Cite as: https://hdl.handle.net/21.11116/0000-0010-04FA-0
Abstract
1. There is a vast and ever-accumulating amount of behavioural data on individually recognised animals, an incredible resource to shed light on the ecological and evolutionary drivers of variation in animal behaviour. Yet, the full potential of such data lies in comparative research across taxa with distinct life histories and ecologies. Substantial challenges impede systematic comparisons, one of which is the lack of persistent, accessible and standardised databases.
2. Big-team approaches to building standardised databases offer a solution to facilitating reliable cross-species comparisons. By sharing both data and expertise among researchers, these approaches ensure that valuable data, which might otherwise go unused, become easier to discover, repurpose and synthesise. Additionally, such large-scale collaborations promote a culture of sharing within the research community, incentivising researchers to contribute their data by ensuring their interests are considered through clear sharing guidelines. Active communication with the data contributors during the standardisation process also helps avoid misinterpretation of the data, ultimately improving the reliability of comparative databases.
3. Here, we introduce MacaqueNet, a global collaboration of over 100 researchers (https://macaquenet.github.io/) aimed at unlocking the wealth of cross-species data for research on macaque social behaviour. The MacaqueNet database encompasses data from 1981 to the present on 61 populations across 14 species and is the first publicly searchable and standardised database on affiliative and agonistic animal social behaviour.
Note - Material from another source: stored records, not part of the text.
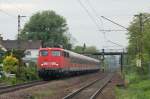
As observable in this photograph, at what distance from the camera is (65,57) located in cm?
5462

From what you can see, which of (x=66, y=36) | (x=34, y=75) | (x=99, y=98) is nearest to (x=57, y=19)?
(x=66, y=36)

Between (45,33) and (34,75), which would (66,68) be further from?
(45,33)

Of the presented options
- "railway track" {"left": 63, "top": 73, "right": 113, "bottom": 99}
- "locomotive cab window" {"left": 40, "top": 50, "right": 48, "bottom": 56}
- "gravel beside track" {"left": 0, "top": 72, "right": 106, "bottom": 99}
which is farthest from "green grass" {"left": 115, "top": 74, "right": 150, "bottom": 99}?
"locomotive cab window" {"left": 40, "top": 50, "right": 48, "bottom": 56}

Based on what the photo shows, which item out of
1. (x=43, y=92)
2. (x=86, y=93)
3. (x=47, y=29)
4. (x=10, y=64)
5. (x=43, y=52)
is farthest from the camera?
(x=47, y=29)

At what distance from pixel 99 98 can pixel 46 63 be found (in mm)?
25747

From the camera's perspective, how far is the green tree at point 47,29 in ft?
456

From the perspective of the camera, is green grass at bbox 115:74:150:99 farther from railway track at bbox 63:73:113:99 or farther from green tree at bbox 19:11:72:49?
green tree at bbox 19:11:72:49

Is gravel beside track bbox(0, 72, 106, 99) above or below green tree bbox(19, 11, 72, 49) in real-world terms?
below

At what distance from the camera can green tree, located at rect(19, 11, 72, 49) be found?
139 meters

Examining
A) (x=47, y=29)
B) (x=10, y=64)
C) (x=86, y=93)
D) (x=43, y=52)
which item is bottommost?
(x=86, y=93)

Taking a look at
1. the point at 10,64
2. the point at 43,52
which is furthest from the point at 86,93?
the point at 43,52

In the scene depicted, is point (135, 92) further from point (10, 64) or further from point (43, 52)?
point (43, 52)

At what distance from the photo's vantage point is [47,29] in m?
141

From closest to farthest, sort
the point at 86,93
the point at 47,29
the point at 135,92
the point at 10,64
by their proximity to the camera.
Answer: the point at 135,92 < the point at 86,93 < the point at 10,64 < the point at 47,29
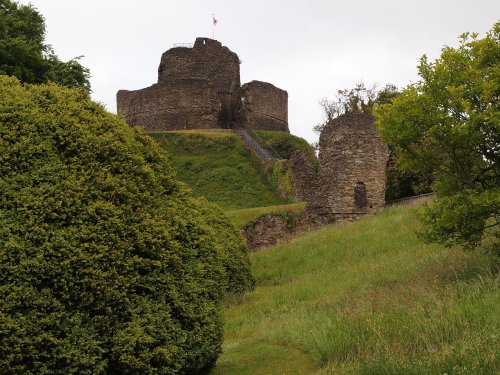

We describe the establishment of MacaqueNet, from the steps we took to start a large-scale collective, to the creation of a cross-species collaborative database and the implementation of data entry and retrieval protocols.
4. We share MacaqueNet's component resources: an R package for data standardisation, website code, the relational database structure, a glossary and data sharing terms of use. With all these components openly accessible, MacaqueNet can act as a fully replicable template for future endeavours establishing large-scale collaborative comparative databases.